DOJ's April 2024 Title II final rule (89 Fed. Reg. 31320) is the most significant regulatory action in the model's history: state and local governments with 50,000+ population must conform to WCAG 2.1 Level AA by 24 April 2026; smaller bodies by 24 April 2027. The rule sits alongside Section 508 (federal procurement, WCAG 2.0 AA), CVAA (telecom/video), and ACAA (air carriers) — sector-specific federal layers with their own regulators (FCC, DOT).
Strengths and weaknesses
Strengths
- The private right of action eliminates regulator-capacity bottlenecks: plaintiffs and their counsel are the enforcement mechanism.
- Statutory damages in CA/NY/IL produce real cost signals — overlay vendors and inaccessible-website operators face quantifiable downside.
- DOJ April 2024 Title II rule is the first hard WCAG-conformance mandate at the federal level (Section 508 already required it for procurement; this extends to all state/local government).
- Class-action procedure (FRCP 23) plus joinder mechanisms scale single-plaintiff cases into multi-plaintiff exposure.
Weaknesses
- Circuit-split on whether websites are "places of public accommodation" under Title III creates forum-dependent outcomes (1st/2nd/7th Circuits yes; 3rd/6th/9th/11th require physical-place nexus).
- Concentration of filings in the hands of serial plaintiffs (~36 high-volume filers + 6 hundred-plus filers per recent docket-analysis literature) distorts the policy signal away from the median user.
- Settlement-driven outcomes often produce time-limited compliance commitments without external monitoring — regression after the settlement window is common.
- No DOJ Title III final rule yet (long signalled, repeatedly deferred) — private-sector website operators have only case law to navigate by.
Countries that use this model 1
Notable cases and enforcement actions
Robles v.
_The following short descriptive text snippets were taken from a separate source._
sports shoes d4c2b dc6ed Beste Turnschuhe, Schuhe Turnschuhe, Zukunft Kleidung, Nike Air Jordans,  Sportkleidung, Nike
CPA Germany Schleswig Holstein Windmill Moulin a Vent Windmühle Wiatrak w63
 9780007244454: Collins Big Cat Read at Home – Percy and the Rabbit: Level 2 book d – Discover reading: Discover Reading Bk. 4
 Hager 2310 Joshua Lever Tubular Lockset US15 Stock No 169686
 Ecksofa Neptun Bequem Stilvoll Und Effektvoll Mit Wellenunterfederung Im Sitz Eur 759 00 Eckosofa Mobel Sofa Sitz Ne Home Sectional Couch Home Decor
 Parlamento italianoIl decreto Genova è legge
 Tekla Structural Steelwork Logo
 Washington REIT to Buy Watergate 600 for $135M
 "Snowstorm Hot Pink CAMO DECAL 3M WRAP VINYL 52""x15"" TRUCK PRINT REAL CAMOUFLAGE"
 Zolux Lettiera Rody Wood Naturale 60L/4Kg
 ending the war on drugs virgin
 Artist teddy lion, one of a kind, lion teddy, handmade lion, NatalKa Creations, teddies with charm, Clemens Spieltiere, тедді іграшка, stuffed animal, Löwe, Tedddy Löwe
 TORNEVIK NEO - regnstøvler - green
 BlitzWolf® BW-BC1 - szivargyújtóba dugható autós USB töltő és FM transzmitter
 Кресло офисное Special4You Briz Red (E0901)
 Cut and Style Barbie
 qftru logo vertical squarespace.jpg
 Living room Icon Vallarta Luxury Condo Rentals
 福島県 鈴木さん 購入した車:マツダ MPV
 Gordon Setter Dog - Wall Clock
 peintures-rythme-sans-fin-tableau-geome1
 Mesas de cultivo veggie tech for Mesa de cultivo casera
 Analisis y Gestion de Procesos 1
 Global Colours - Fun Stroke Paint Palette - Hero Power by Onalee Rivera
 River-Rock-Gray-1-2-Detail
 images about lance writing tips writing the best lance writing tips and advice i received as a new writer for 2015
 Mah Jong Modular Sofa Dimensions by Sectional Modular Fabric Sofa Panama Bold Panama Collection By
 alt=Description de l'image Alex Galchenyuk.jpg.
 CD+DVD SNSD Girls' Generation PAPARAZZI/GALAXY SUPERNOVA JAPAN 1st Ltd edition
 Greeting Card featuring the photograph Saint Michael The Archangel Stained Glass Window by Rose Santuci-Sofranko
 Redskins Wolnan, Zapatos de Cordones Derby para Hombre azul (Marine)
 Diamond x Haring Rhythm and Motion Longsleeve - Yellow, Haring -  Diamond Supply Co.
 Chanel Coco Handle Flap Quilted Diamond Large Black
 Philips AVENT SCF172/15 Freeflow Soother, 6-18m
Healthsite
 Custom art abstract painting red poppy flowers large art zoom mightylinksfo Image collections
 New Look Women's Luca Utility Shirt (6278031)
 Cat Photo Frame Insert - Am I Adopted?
Domino's Pizza, LLC, 913 F.3d 898 (9th Cir. 2019)
Held that the ADA applies to the websites and apps of public accommodations with a nexus to physical locations. The Supreme Court denied certiorari, leaving the 9th-Circuit rule in place and signalling the continued patchwork of circuit law.
Gil v. Winn-Dixie Stores, Inc., 993 F.3d 1266 (11th Cir. 2021)
Vacated as moot but widely read for the 11th Circuit's nexus requirement: a website is not itself a public accommodation; ADA liability requires a connection to physical premises. Restricts plaintiff reach in 11th Circuit jurisdictions.
DOJ v. Hilton (2023 consent decree)
$50K civil money penalty + comprehensive remediation programme covering Hilton-branded hotels reservation systems. Indicative of the DOJ enforcement posture even before the April 2024 Title II rule.
NFB v. Target (2008, settled)
Earliest major web-accessibility class action; $6M settlement + multi-year remediation programme + monitoring. The foundation case for the doctrine that ADA applies to commercial websites.